I have a pandas DataFrame and a (MySQL) database with the same columns. The database is not managed by me.
I want to update the values in the database in an "UPDATE... WHERE" style, updating only some columns wherever some other columns match.
Here's my code:
import sqlalchemy as sqla
def save_to_db(final_df, passwd):
engine_str = 'mysql+mysqldb://username:{}@localhost/mydb'.format(passwd)
engine = sqla.create_engine(engine_str)
sm = sessionmaker(bind=engine)
session = sm()
metadata = sqla.MetaData(bind=engine)
datatable = sqla.Table('AdcsLogForProduct', metadata, autoload=True)

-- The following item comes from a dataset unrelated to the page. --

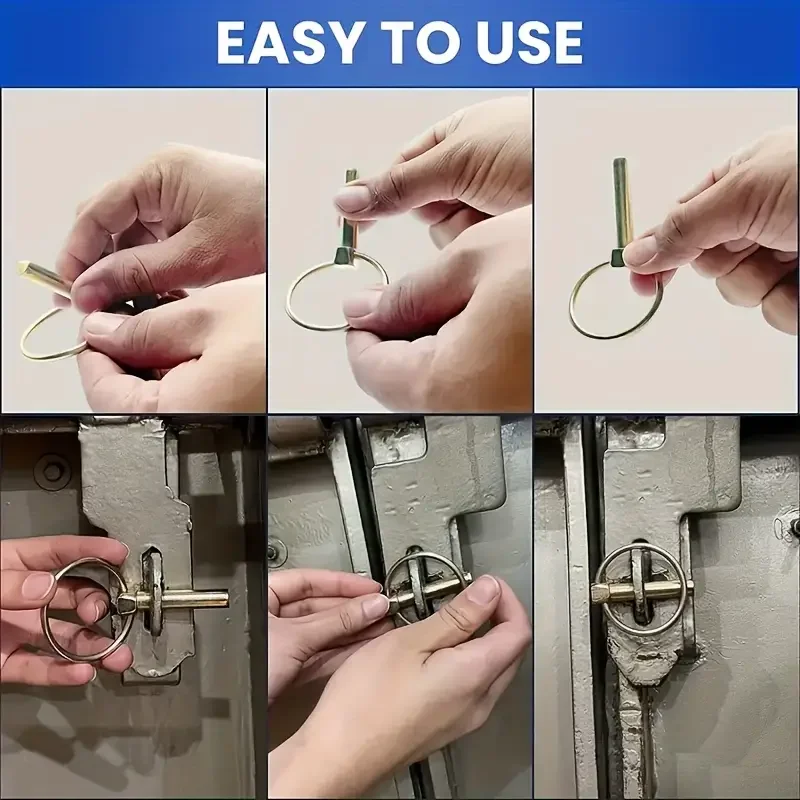 EASY TO USE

for ind, row in final_df.iterrows():
u = sqla.sql.update(datatable) \
.values({"q_ECI_B_x": row.q_ECI_B_x,
"q_ECI_B_y": row.q_ECI_B_y,
"q_ECI_B_z": row.q_ECI_B_z,
"q_ECI_B_s": row.q_ECI_B_s}) \
.where(sqla.and_(datatable.c.year == row.year,
datatable.c.month == row.month,
datatable.c.day == row.day,
datatable.c.hours == row.hours,
datatable.c.minutes == row.minutes,
datatable.c.seconds == row.seconds,
datatable.c.milliseconds == row.milliseconds,
datatable.c.microseconds == row.microseconds))
session.execute(u)
session.flush()
session.commit()
I'm doing this with plain sqlalchemy because apparently pandas' built-in SQL functions can't handle "UPDATE... WHERE" scenarios. However, this is really slow.
Isn't there a more efficient way to do this?